What is asked:
Can you rewrite every one of the rows below with each "window pane" changed to "glass pane" and nothing else altered, leaving the pictures out?

Information shown:
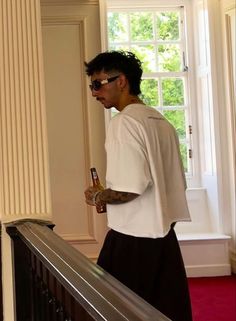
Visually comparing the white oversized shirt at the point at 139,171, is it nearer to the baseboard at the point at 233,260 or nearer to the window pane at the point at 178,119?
the baseboard at the point at 233,260

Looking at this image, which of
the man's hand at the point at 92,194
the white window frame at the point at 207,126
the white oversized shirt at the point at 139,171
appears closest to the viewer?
the white oversized shirt at the point at 139,171

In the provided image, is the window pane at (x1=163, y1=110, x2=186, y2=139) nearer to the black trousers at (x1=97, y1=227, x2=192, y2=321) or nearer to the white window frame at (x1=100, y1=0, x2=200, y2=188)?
the white window frame at (x1=100, y1=0, x2=200, y2=188)

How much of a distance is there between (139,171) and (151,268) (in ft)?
1.08

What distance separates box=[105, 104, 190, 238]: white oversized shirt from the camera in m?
1.74

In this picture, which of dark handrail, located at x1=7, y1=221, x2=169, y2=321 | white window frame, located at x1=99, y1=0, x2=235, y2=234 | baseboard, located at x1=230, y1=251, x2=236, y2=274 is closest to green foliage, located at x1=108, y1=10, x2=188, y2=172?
white window frame, located at x1=99, y1=0, x2=235, y2=234

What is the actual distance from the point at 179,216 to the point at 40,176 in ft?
1.97

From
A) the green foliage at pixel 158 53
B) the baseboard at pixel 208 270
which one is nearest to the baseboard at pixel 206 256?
the baseboard at pixel 208 270

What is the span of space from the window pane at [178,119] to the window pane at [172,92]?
8cm

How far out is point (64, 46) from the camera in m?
4.36

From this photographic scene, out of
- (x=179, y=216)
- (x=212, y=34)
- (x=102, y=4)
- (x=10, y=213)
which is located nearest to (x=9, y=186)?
(x=10, y=213)

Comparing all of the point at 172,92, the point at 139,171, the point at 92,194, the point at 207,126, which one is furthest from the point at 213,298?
the point at 139,171

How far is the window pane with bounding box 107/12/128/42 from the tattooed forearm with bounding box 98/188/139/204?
11.5 ft

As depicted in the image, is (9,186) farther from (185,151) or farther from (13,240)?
(185,151)

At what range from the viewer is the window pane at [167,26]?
5.15 metres
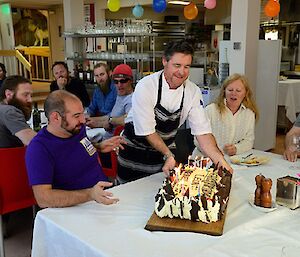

Result of this exercise:
Visually comparing the white oversized shirt at the point at 139,171, is it nearer to the baseboard at the point at 233,260 or nearer to the glass pane at the point at 178,119?
the baseboard at the point at 233,260

Looking at this image, which of
the man's hand at the point at 92,194
the white window frame at the point at 207,126
the white oversized shirt at the point at 139,171
appears closest to the viewer?
the white oversized shirt at the point at 139,171

In the provided image, is the glass pane at (x1=163, y1=110, x2=186, y2=139) nearer to the black trousers at (x1=97, y1=227, x2=192, y2=321) or nearer to the white window frame at (x1=100, y1=0, x2=200, y2=188)?
the white window frame at (x1=100, y1=0, x2=200, y2=188)

How much of a distance is there between (139,171) and (151,268) (in ft)?
1.08

What distance separates box=[105, 104, 190, 238]: white oversized shirt from the camera in m?
1.74

In this picture, which of dark handrail, located at x1=7, y1=221, x2=169, y2=321 | white window frame, located at x1=99, y1=0, x2=235, y2=234 | baseboard, located at x1=230, y1=251, x2=236, y2=274 is closest to green foliage, located at x1=108, y1=10, x2=188, y2=172?
white window frame, located at x1=99, y1=0, x2=235, y2=234

What is the actual distance from the point at 179,216 to the point at 40,176 in ft?
1.97

From
A) the green foliage at pixel 158 53
B) the baseboard at pixel 208 270
which one is nearest to the baseboard at pixel 206 256?
the baseboard at pixel 208 270

What is the span of space from the glass pane at [178,119] to the glass pane at [172,92]?
8cm

How far out is point (64, 46) from the camera in m?
4.36

From this photographic scene, out of
- (x=179, y=216)
- (x=212, y=34)
- (x=102, y=4)
- (x=10, y=213)
which is located nearest to (x=9, y=186)?
(x=10, y=213)

Comparing all of the point at 172,92, the point at 139,171, the point at 92,194, the point at 207,126, which one is furthest from the point at 213,298?
the point at 139,171

How far is the glass pane with bounding box 107/12/128/42 from the tattooed forearm with bounding box 98/188/139/204?
11.5 ft

As depicted in the image, is (9,186) farther from (185,151) or farther from (13,240)?
(185,151)

At what range from the viewer is the glass pane at [167,26]?
5.15 metres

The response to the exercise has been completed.